DENVER -- The Rockies entered the offseason with plenty of holes and worries, but second base was not one of them. DJ LeMahieu has put a stop to the revolving door.
LeMahieu, who earned his first Rawlings Gold Glove Award last season and was the team's Wilson Defensive Player of the Year in 2013, should be the team's primary second baseman for a third straight year. That's a rare level of stability for the position around these parts.
Barring injury or unforeseen calamity, LeMahieu, 26, would be the first Rockies player to be the main man at the position for three consecutive years since Clint Barmes (now with the Padres) from 2008-10. The only other player to accomplish that feat was current Rockies first-base coach Eric Young, who held the position in the inaugural 1993 season, split time at second and left field in 1994, then was the second baseman from 1995-97.
Since LeMahieu is not eligible for free agency until 2019, he has a chance to become the gold standard for stability at second.
"That's huge for me -- I want to be that guy, and I want to be out there every single day," LeMahieu said. "Plus our infield defense is the best in the league. It's fun to be a part of this team."
LeMahieu is joined in the infield by two-time Gold Glove winners Troy Tulowitzki at shortstop and Nolan Arenado at third base and 2014 Gold Glove finalist Justin Morneau at first base. But to further solidify his place, LeMahieu must regain his offensive production.
LeMahieu hit .297 in 81 get-acquainted games in 2012 after Marco Scutaro was traded to the Giants, and he supplanted Josh Rutledge (now with the Angels) in 2013 by hitting .280 in 109 games. Last year he dipped to .267 with a .315 on-base percentage.
For much of the year LeMahieu was dependable with runners on base, and his average was at a solid .290 through July 27. But he went 15-for-95 (.158) over his next 27 games. His average with runners in scoring position dipped from .310 in 2013 to .263.
LeMahieu said he oddly felt comfortable in the batter's box last season, but overcorrected some small flaws and lost his way. He worked on his speed, which should help him beat out infield choppers and on the bases, rather than power -- smart for a player with a .330 career average on balls put in play but just nine homers in 376 career games.
"I've spent a lot of time this offseason working on being the player that I am, getting better at that, than trying to be the player I'm not," LeMahieu said.
LeMahieu is part of what could be the core of the Rockies for several seasons. He, Arenado and center fielder Charlie Blackmon are under club control through 2018, Arenado is locked through 2019, and the Rockies hope their homegrown pitching comes along in future years.

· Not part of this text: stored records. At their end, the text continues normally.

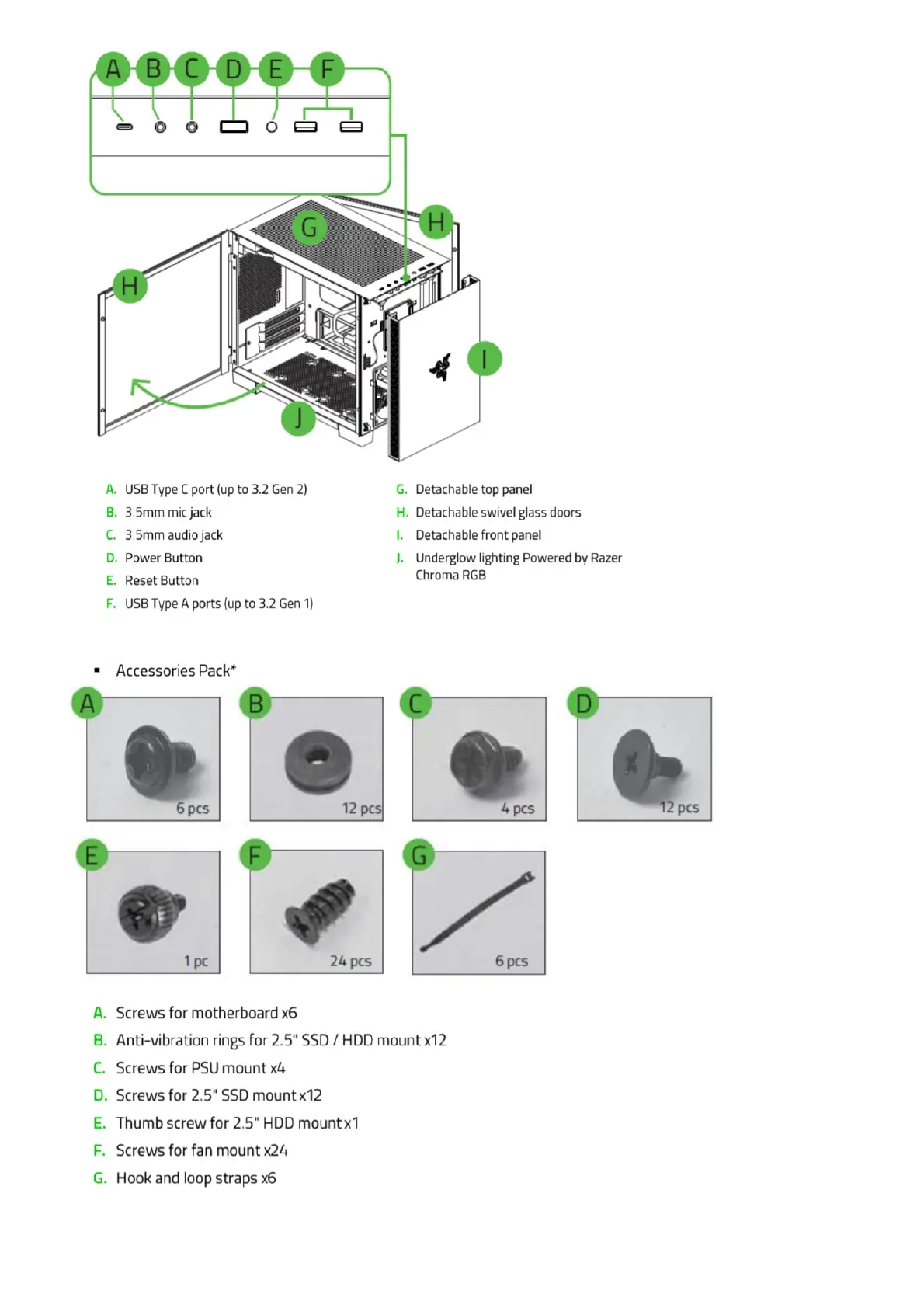 A B C D E F

G H H I J

A. USB Type C port (up to 3.2 Gen 2)
B. 3.5mm mic jack
C. 3.5mm audio jack
D. Power Button
E. Reset Button
F. USB Type A ports (up to 3.2 Gen 1)

G. Detachable top panel
H. Detachable swivel glass doors
I. Detachable front panel
J. Underglow lighting Powered by Razer Chroma RGB

▪ Accessories Pack*

A 6 pcs
B 12 pcs
C 4 pcs
D 12 pcs
E 1 pc
F 24 pcs
G 6 pcs

A. Screws for motherboard x6
B. Anti-vibration rings for 2.5" SSD / HDD mount x12
C. Screws for PSU mount x4
D. Screws for 2.5" SSD mount x12
E. Thumb screw for 2.5" HDD mount x1
F. Screws for fan mount x24
G. Hook and loop straps x6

It would be easy for the Rockies, coming off four straight losing seasons, to present themselves as a rebuilding club.
But with All-Star types Tulowitzki, Morneau and outfielder Carlos Gonzalez in the lineup, and with veterans such as starters Jorge De La Rosa, Jhoulys Chacin and Kyle Kendrick in the rotation and LaTroy Hawkins in the bullpen, the Rockies aim to go from also-ran to contender this year. LeMahieu is happy the Rockies have their eye on 2015, in addition to future seasons.
"Because of the last few years, we have a lot to prove and really have nothing to lose," LeMahieu said. "All of us are out to prove people wrong."